- What the task requires:
Copy the rows word for word, starting with the line that contains "Examining the image, (x=501, y=125)" and going on through the last line of the rows.

Start Material for the task

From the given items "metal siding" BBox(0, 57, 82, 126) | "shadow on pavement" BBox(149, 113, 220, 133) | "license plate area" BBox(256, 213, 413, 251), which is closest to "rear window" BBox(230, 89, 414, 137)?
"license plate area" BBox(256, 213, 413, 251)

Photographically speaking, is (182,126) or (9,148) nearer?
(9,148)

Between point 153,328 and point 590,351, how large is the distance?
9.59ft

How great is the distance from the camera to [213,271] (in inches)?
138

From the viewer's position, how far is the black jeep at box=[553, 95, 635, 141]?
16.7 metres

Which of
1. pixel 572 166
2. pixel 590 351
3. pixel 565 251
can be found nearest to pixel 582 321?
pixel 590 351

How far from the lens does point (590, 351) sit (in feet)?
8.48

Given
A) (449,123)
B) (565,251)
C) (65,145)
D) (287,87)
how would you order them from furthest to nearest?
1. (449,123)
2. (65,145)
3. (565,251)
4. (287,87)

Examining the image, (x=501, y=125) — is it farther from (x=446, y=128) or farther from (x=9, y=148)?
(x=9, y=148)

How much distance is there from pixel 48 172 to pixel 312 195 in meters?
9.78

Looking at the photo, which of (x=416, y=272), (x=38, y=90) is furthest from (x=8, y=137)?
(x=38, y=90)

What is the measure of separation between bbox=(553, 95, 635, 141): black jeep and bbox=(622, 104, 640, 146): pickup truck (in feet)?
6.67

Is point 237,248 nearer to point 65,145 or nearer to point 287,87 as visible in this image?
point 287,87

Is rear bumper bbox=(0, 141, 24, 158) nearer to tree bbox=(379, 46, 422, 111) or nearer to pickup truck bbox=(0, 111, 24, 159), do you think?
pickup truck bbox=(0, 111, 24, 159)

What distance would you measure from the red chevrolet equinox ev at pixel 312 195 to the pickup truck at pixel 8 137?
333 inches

End Material for the task

- The reply:
Examining the image, (x=501, y=125) — is it farther from (x=446, y=128) or farther from (x=9, y=148)?
(x=9, y=148)

How much distance is there from pixel 48 172 to pixel 312 195 in meters?
9.78

Looking at the photo, which of (x=416, y=272), (x=38, y=90) is furthest from (x=8, y=137)?
(x=38, y=90)

What is the measure of separation between bbox=(553, 95, 635, 141): black jeep and bbox=(622, 104, 640, 146): pickup truck (in feet)?
6.67

Is point 237,248 nearer to point 65,145 or nearer to point 287,87 as visible in this image?
point 287,87

Is rear bumper bbox=(0, 141, 24, 158) nearer to tree bbox=(379, 46, 422, 111) or nearer to pickup truck bbox=(0, 111, 24, 159), do you think?
pickup truck bbox=(0, 111, 24, 159)

What distance would you measure from the red chevrolet equinox ev at pixel 312 195 to the pickup truck at pixel 8 137?
333 inches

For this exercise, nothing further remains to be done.